■ **Work to complete**: Copy exactly the part of the American Dream text that runs from "Our governor, Arnold" down to "in the union?".

■ **Text passage**:
Happy Birthday, America!

american-flag

This weekend the United States of America turns 233 years old.  On this occasion my thoughts turn to the ideal of the American Dream.  To me, the definition of the American Dream is the idyllic image of a house with a white picket fence with a dog and raising 2.5 kids, and having the opportunity to be a success at anything you aspire to.  There are many people that embody the spirit of the American Dream.  These people come to mind.

Cesar Millan, otherwise known as The Nation Geographic Channel’s The Dog Whisperer, a Mexican immigrant who entered the United States as an illegal like many others with nothing.  He found a passion, stuck with it, and grew his success to a point where he’s been a guest on Oprah, got his own TV show, has written many books, and now has his own signature line of dog supplies sold at what is probably the country’s biggest chain of pet stores, Petco. 

The man that does yard work at my mom’s house, Martin.  He is and will probably always be an illegal alien Mexican immigrant.  Like many tens of thousands like him, he’ll stand on a corner at the crack of dawn waiting for someone to choose him as a day laborer.  He hustles his butt off, doing any odd job that pays.  He has to stash away a large reserve of cash because at any given moment he could be caught by immigration and be deported to Mexico.  He has to pay thousands of dollars to the “coyotes” that smuggle him back to the States.  Despite these obstacles he’s a co-owner of the house he lives in, is raising a family, and is undoubtedly making a better life for his children.

My late cousin, Tony.  Tony was originally from Bolivia and was married to my cousin Yolanda.  Tony returned to Bolivia to bring back his daughter Isabel.  When she first got here as a little girl Isabel didn’t speak a word of English.  Now, she’s grown woman, serves in the Navy, there’s not a trace of a Spanish accent when she speaks.  Even years after his passing, Tony’s memory still represents the fulfillment of the American Dream.

Our governor, Arnold Schwarzeneggar, is himself an immigrant.  Where else but in America can someone migrate here speaking barely comprehensible English, become a movie star, marry into a family that is almost American royalty, and be elected to the highest office in the most populous state in the union?

■ **Dataset extract**:

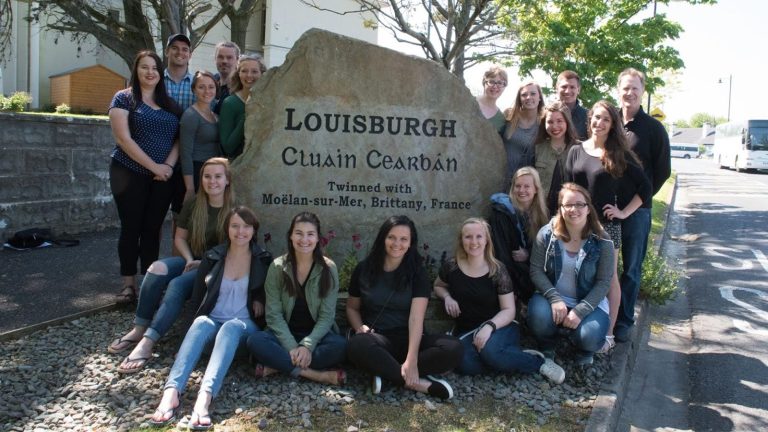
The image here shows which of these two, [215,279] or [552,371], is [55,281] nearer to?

■ **Solution to the exercise**:
Our governor, Arnold Schwarzeneggar, is himself an immigrant.  Where else but in America can someone migrate here speaking barely comprehensible English, become a movie star, marry into a family that is almost American royalty, and be elected to the highest office in the most populous state in the union?